Has the COVID-19 pandemic impacted the work being done through the CBRNE subgroup? Specifically, the
biological division.

We didn’t delve into that because it was such a nationwide effort right from the beginning. We are a small piece of that pie and it didn’t appear that we needed to inject ourselves — the Centers for Disease Control and Prevention and National Institutes of Health and everybody was in it.

DoD did get involved. We worked a little bit with the Joint Artificial Intelligence Center on how to get [personal protective] equipment throughout, but they kind of had it in hand. Unlike during the Ebola crisis a number of years back — DoD had their own defense-wide working group and we injected ourselves because we felt we had a lot to offer as far as personal protective equipment and donning and removing personal protective gear to avoid contamination, and on decontamination. So, we went in and got involved in PPE design.

With that one, we [at SO/LIC] kind of had a bigger input in and it was more appropriate. Whereas with the COVID-19 pandemic, that virus was not really something we got into.

I’m interested to hear more about the indirect influence and competition effort. Can you discuss some of the focus areas associated with that subgroup?

That subgroup used to be called the irregular warfare subgroup. ... We did change the name to “indirect influence and competition” as we looked at their focus areas. It still supports and focuses primarily on non-kinetic activities and operations, such as how you influence relevant populations. So, the information operations remain an important part of their efforts, and how you use publicly available information and applications.

They’re the first ones that develop how you collect publicly available information overseas, how you analyze it, and use it to see how when you deliver a message overseas, what the feedback is from that messaging, and then how you deliver messaging.
We’ve gone beyond a pamphlet. Now we’re into electronics. We’re looking at ways to airdrop phones, airdrop electronic means of passing information to a population.

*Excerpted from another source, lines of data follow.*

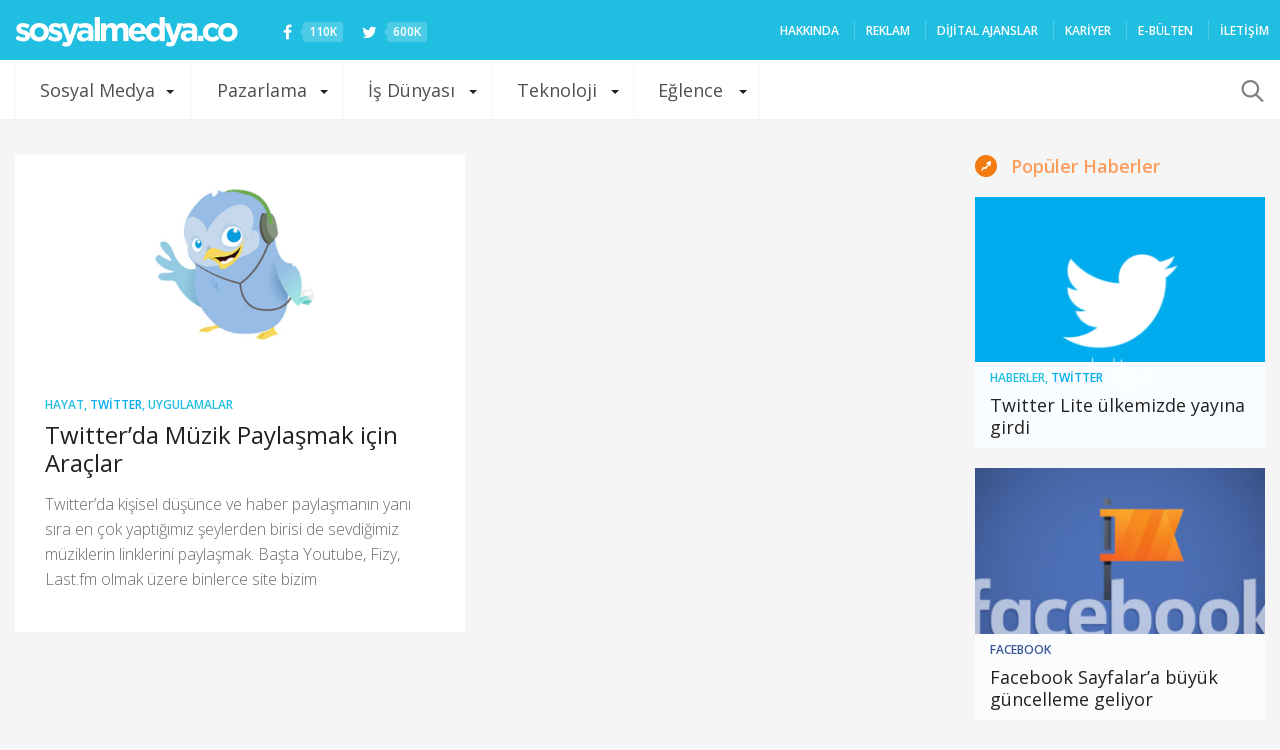

--- FILE ---
content_type: text/html; charset=utf-8
request_url: https://www.google.com/recaptcha/api2/aframe
body_size: 266
content:
<!DOCTYPE HTML><html><head><meta http-equiv="content-type" content="text/html; charset=UTF-8"></head><body><script nonce="y-_17lLTtsu1YhXTEP8RLQ">/** Anti-fraud and anti-abuse applications only. See google.com/recaptcha */ try{var clients={'sodar':'https://pagead2.googlesyndication.com/pagead/sodar?'};window.addEventListener("message",function(a){try{if(a.source===window.parent){var b=JSON.parse(a.data);var c=clients[b['id']];if(c){var d=document.createElement('img');d.src=c+b['params']+'&rc='+(localStorage.getItem("rc::a")?sessionStorage.getItem("rc::b"):"");window.document.body.appendChild(d);sessionStorage.setItem("rc::e",parseInt(sessionStorage.getItem("rc::e")||0)+1);localStorage.setItem("rc::h",'1769093760971');}}}catch(b){}});window.parent.postMessage("_grecaptcha_ready", "*");}catch(b){}</script></body></html>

They also developed what we call a secure unclassified network, which provides the department, the interagency and international partners an accredited communications platform where they can share unclassified information and collaborate.

What is the best way for someone with a good idea to contact the office?

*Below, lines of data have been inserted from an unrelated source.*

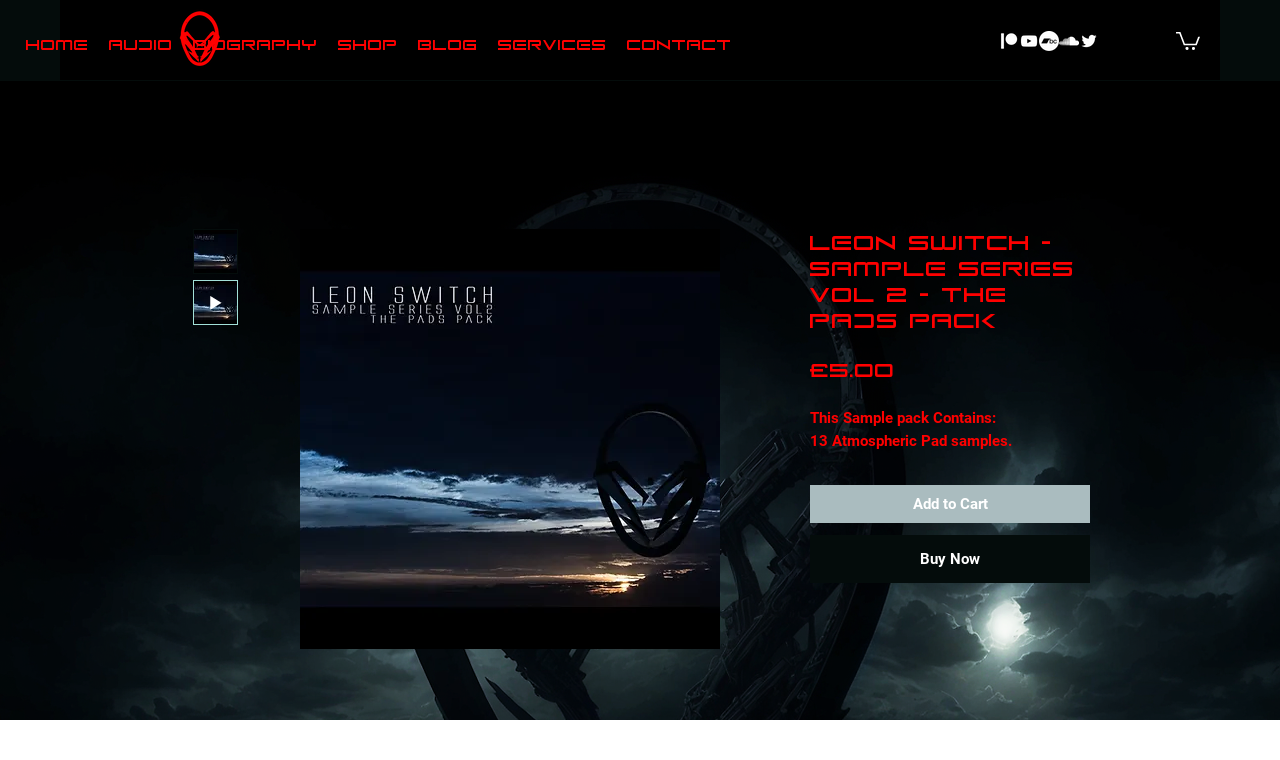

--- FILE ---
content_type: text/html; charset=utf-8
request_url: https://www.google.com/recaptcha/api2/aframe
body_size: 267
content:
<!DOCTYPE HTML><html><head><meta http-equiv="content-type" content="text/html; charset=UTF-8"></head><body><script nonce="UDPlHx-_Jz-J8G9JY97mfg">/** Anti-fraud and anti-abuse applications only. See google.com/recaptcha */ try{var clients={'sodar':'https://pagead2.googlesyndication.com/pagead/sodar?'};window.addEventListener("message",function(a){try{if(a.source===window.parent){var b=JSON.parse(a.data);var c=clients[b['id']];if(c){var d=document.createElement('img');d.src=c+b['params']+'&rc='+(localStorage.getItem("rc::a")?sessionStorage.getItem("rc::b"):"");window.document.body.appendChild(d);sessionStorage.setItem("rc::e",parseInt(sessionStorage.getItem("rc::e")||0)+1);localStorage.setItem("rc::h",'1769626278380');}}}catch(b){}});window.parent.postMessage("_grecaptcha_ready", "*");}catch(b){}</script></body></html>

They can contact us through our web page ... but we do have some other ways that we engage. … The BAA is a keen one because when we go out with a broad agency announcement, we’ll go out draft first and then we’ll have an industry day … where industry comes in, and they can meet with the program manager and they can ask all the questions they want, meet with users, etc. Then once we do the formal BAA, that tightens that up and questions have to be formally asked through our contract staff.

We also have workshops. For instance, we’ll have a tactical communications workshop and we’ll invite industry to brief on their technology.

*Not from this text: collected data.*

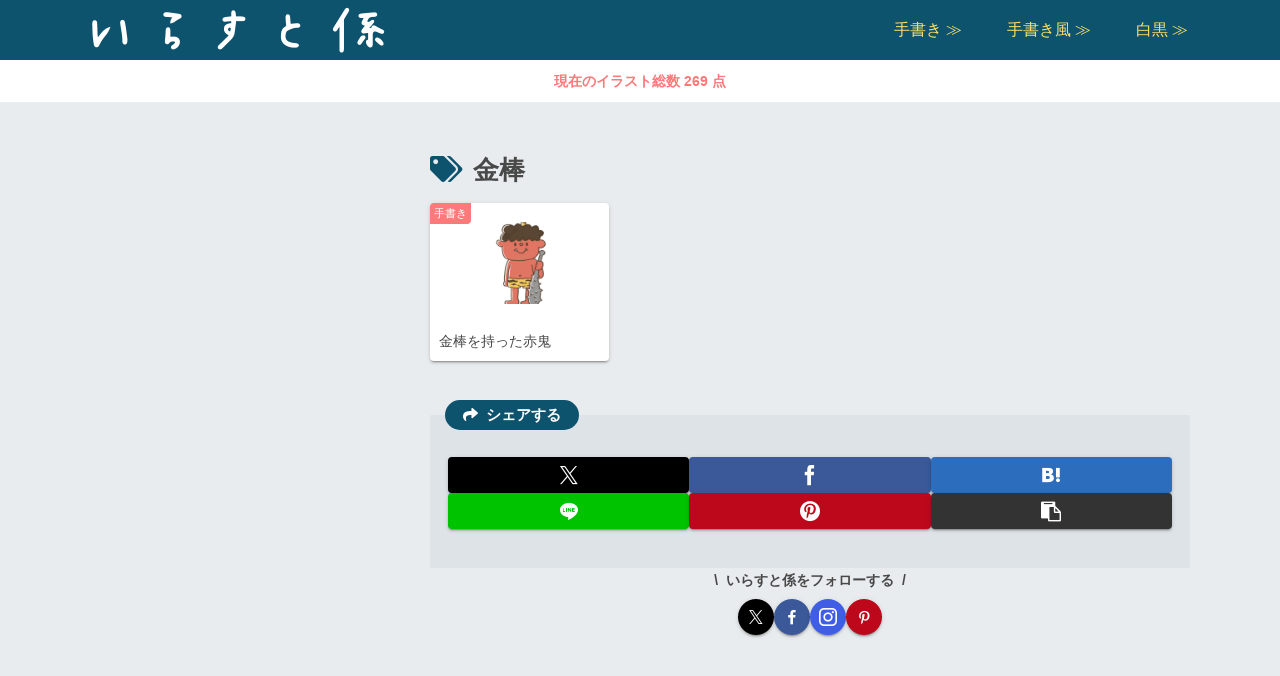

--- FILE ---
content_type: text/html; charset=utf-8
request_url: https://www.google.com/recaptcha/api2/aframe
body_size: 265
content:
<!DOCTYPE HTML><html><head><meta http-equiv="content-type" content="text/html; charset=UTF-8"></head><body><script nonce="ehC5fr7iirJJHsSB8hmOJA">/** Anti-fraud and anti-abuse applications only. See google.com/recaptcha */ try{var clients={'sodar':'https://pagead2.googlesyndication.com/pagead/sodar?'};window.addEventListener("message",function(a){try{if(a.source===window.parent){var b=JSON.parse(a.data);var c=clients[b['id']];if(c){var d=document.createElement('img');d.src=c+b['params']+'&rc='+(localStorage.getItem("rc::a")?sessionStorage.getItem("rc::b"):"");window.document.body.appendChild(d);sessionStorage.setItem("rc::e",parseInt(sessionStorage.getItem("rc::e")||0)+1);localStorage.setItem("rc::h",'1768954169434');}}}catch(b){}});window.parent.postMessage("_grecaptcha_ready", "*");}catch(b){}</script></body></html>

We will have a telematics workshop where we invite industry to brief on what they’re doing. … We have NASA robotics workshops. We have ammunition initiatives where we have users and commands and people come in and brief, but there will be a small section of time available for vendors to come in and brief what they’re doing in technology so that users can listen to what’s new out there.

We also have challenge programs. We have one with the United Kingdom on chemical munitions destruction. So that’s another way that industry can be involved and universities and even private organizations can come up with ideas. It’s not always products, but it’s new ideas and new approaches to do things.